Document text >>
┌────────

# Evaluate $\displaystyle \large \lim_{x\,\to\,\infty}{\normalsize \bigg(1+\dfrac{4}{x}\bigg)^{\displaystyle 3x}}$ by Logarithms

It is evaluated that the limit of 1 plus 4 by x whole raised to the power of 3x as the value of $x$ approaches infinity is indeterminate as per the direct substitution method.

$\displaystyle \large \lim_{x\,\to\,\infty}{\normalsize \bigg(1+\dfrac{4}{x}\bigg)^{\displaystyle 3x}}$ $\,=\,$ $1^\infty$

The limit of the given function should not be indeterminate. So, its limit should be evaluated in another method. Let us learn how to find the limit of the function as $x$ tends to infinity.

### Release the function from Exponential notation

The formation of the given function in exponential notation is complex and it is the main reason for the indeterminate form. So, its complexity can be reduced only when the function is released from the exponential form.

Assume that $y$ $\,=\,$ $\bigg(1+\dfrac{4}{x}\bigg)^{\displaystyle 3x}$

Now, take natural logarithm on both sides of the equation in order to release the given function from exponential notation.

└────────

Goal of the exercise >>
Extend the worked limit evaluation by logarithms, picking up right after its last sentence. The records were drawn from a separate source.

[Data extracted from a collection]
┌────────

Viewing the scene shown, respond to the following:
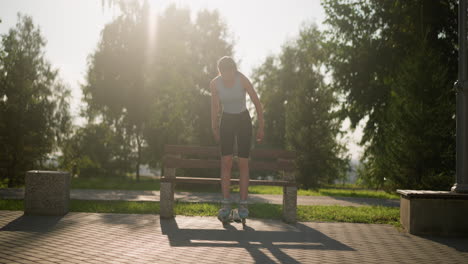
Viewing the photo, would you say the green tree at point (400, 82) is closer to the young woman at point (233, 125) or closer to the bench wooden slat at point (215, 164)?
the bench wooden slat at point (215, 164)

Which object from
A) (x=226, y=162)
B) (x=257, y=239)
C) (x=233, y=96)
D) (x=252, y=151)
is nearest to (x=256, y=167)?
(x=252, y=151)

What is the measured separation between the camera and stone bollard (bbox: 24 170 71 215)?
6367 mm

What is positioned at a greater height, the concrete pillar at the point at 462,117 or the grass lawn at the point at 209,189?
the concrete pillar at the point at 462,117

└────────

Output below >>
$\implies$ $\log_{e}{(y)}$ $\,=\,$ $\log_{e}{\bigg(1+\dfrac{4}{x}\bigg)^{\displaystyle 3x}}$

On right hand side of the equation, the logarithm of $1$ plus $4$ by $x$ whole power $3x$ can be simplified by the power rule of logarithms.

$\,\,\,\therefore\,\,\,\,\,\,$ $\log_{e}{(y)}$ $\,=\,$ $3x \times \log_{e}{\bigg(1+\dfrac{4}{x}\bigg)}$

### Minimize the complexity of Logarithmic equation

The given function in exponential notation is successfully written as a logarithmic equation. It is time to focus on simplifying the logarithmic equation.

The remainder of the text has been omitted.